Hillary Clinton praises St. Jude hospital work

photo Former Secretary of State Hillary Rodham Clinton meets children inside a clinic waiting area before the dedication of The Marlo Thomas Center for Global Education & Collaboration at St. Jude Children's Research Hospital on Thursday, Nov. 20, 2014, in Memphis. From left are, Bryce and Alex McKay, Clinton and Ella and John McKay.

MEMPHIS - Hillary Rodham Clinton, who worked on a plan to expand health care coverage in the U.S. years before the Affordable Care Act, visited with young patients Thursday at St. Jude Children's Research Hospital, where families of patients suffering from pediatric cancer and other illnesses pay nothing for treatment, travel, housing and food.

The former Secretary of State then spoke at the opening of the Marlo Thomas Center for Global Education and Collaboration on the campus of the Memphis hospital. Thomas, an actress and the daughter of St. Jude founder Danny Thomas, is the face of the hospital's national outreach efforts and a winner of the 2014 Presidential Medal of Freedom.

St. Jude is considered a leading researcher of cancer and other life-threatening diseases that affect children. The hospital says it is working to increase the overall survival rate for childhood cancer to 90 percent in the next decade. The hospital relies heavily on donations from the public, which makes up three-quarters of the hospital's funding, said Richard Shadyac Jr., president and CEO of St. Jude's fundraising organization.

"This is what health care should look like. Patients before profits. Collaboration before competition. And that is particularly the health care that every single child deserves," she said. The statement drew applause from the audience.

It was Clinton's second visit to St. Jude. She first came in 1994, when she was first lady and her husband, Bill Clinton, was in his first term. She led a 1993 task force that unsuccessfully sought legislation in Congress to achieve universal health care coverage.

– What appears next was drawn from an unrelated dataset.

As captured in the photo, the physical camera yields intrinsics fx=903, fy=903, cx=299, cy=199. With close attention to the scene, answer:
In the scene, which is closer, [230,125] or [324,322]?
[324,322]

Hillary Clinton thanked the hospital's employees and its board of directors, whom she called generous and dedicated. She also made reference to the fact that patients pay don't pay for treatment.

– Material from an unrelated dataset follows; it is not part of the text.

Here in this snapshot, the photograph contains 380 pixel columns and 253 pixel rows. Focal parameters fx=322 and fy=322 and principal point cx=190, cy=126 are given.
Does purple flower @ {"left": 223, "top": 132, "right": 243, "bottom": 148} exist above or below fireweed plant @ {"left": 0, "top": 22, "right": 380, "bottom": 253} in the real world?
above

"The provision of high-quality health care at no cost, the sharing of the learned knowledge that comes from delivering that care, is revolutionary, because when this hospital has a breakthrough, it doesn't hold the information close, trying to figure out how it can possibly profit from it in the future," Clinton said. "It doesn't stave off competitors so that it can stand above the rest. It shares what has been learned."

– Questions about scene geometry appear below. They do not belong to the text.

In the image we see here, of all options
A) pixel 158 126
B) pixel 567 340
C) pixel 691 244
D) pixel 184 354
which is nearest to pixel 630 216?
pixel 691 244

As a presidential candidate in 2007 and 2008, Clinton pushed for a health care plan that mandated coverage for all individuals, which was later included in President Barack Obama's health care law, and offered federal subsidies to help reduce the cost of coverage.

Clinton, who also is a former U.S. senator, has not announced whether she will run for president in 2016.

The center named for Marlo Thomas will be the hub for the hospital's International Outreach Program, which aims to improve childhood cancer survival rates worldwide. The center also will support the training of post-doctoral and graduate fellows and provide a place where doctors and researchers can share information with others around the world.

Thomas gave a tear-jerking speech, referring to her late father several times, and telling the story of patients who celebrated "off-chemo" parties.

"Until my own dying breath, I will carry forward my father's words, often said, but not enough, that 'No child should die in the dawn of life,'" Thomas said.